* The task
Continue the R source file defining the mfPole class from the point where it stops.

* Given passage
◆ ◆ ◆ ◆
R/mfFamily.R

In Almond-S/manifoldboost: Boosting Regression Models for Manifold Valued Data

# mfPole class ------------------------------------------------------------

setOldClass("mfPole")

#' R6 Class for mfboost pole model object for use in \code{mfboost_family}
#'
#' A pole (similar to an offset) for a \code{mfboost} model is typically result
#' of some kind of model fit, which might be another simpler mfboost model
#' or some other kind of model procedure estimating the pole from the data.
#' For later model predictions on new data, it is important to store the 
#' not only the resulting pole, but the whole model behind it, to have access
#' to new pole predictions. The abstract R6 class \code{mfPole} implements
#' the basic structure needed to provide a pole for mfboost.
#'
#' @field model A fitted model object.
#'
# #' @name mfPole
# #' @rdname mfPole
#' @import R6
#' @export

mfPole <- R6Class("mfPole", 
                  public = list(
                    #' @description An initialization function determining the pole from the 
                    #' data. The function takes two arguments.
                    #' @param obj.formula Model formula for the pole model.
                    #' @param data Data in \code{FDboost} format.
                    fit = function(obj.formula, data) {
                      stop("No pole model fitting procedure determined.")
◆ ◆ ◆ ◆
* Material
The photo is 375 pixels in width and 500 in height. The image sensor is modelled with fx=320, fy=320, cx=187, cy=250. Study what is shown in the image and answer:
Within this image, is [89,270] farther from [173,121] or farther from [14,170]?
◆ ◆ ◆ ◆
* Exercise result
                    },
                    model = NULL, # model object
                    #' @description A function taking \code{newdata} in the same format as \code{data}
                    #' and generating a prediction as a simple vector fitting to the data.
                    #' @param newdata in \code{FDboost} format. The default \code{NULL}
                    #' specifies the original data.
                    predict = function(newdata = NULL) {
                      predict(model, newdata = newdata)
                    }
                  )    
) #mfGeometry



# mfboost_family class  ---------------------------------------------------------

#' S4 class for a gradient boosting family with geometry slot.
#'
#' The class \code{mfboost_family} inherits from \code{\link[boost_family]{boost_family}},
#' the \code{mboost} family class. In particular, it's used to define the negative
#' gradient fitted throughout the boosting algorithm, which might now also depend 
#' on the underlying geometry of the response.
#'
#' @slot mf an \code{\link[mfGeometry]{mfGeometry}} object specifying the 
#' underlying geometry.
#' @slot pole an \code{\link[mfPole]{mfPole}} object containing a pole model.
#' @slot ngradient,loss,risk,response,nuisance functions defining the 
#' \code{mboost::boost_family} object.
#' @slot weights,name \code{boost_family} slots indicating the weights allowed and
#' the name of the loss function.
#' @slot offset,fW,rclass,check_y,type other slots of \code{boost_family} objects
#' that typically do not play a role in \code{mfboost_family} objects.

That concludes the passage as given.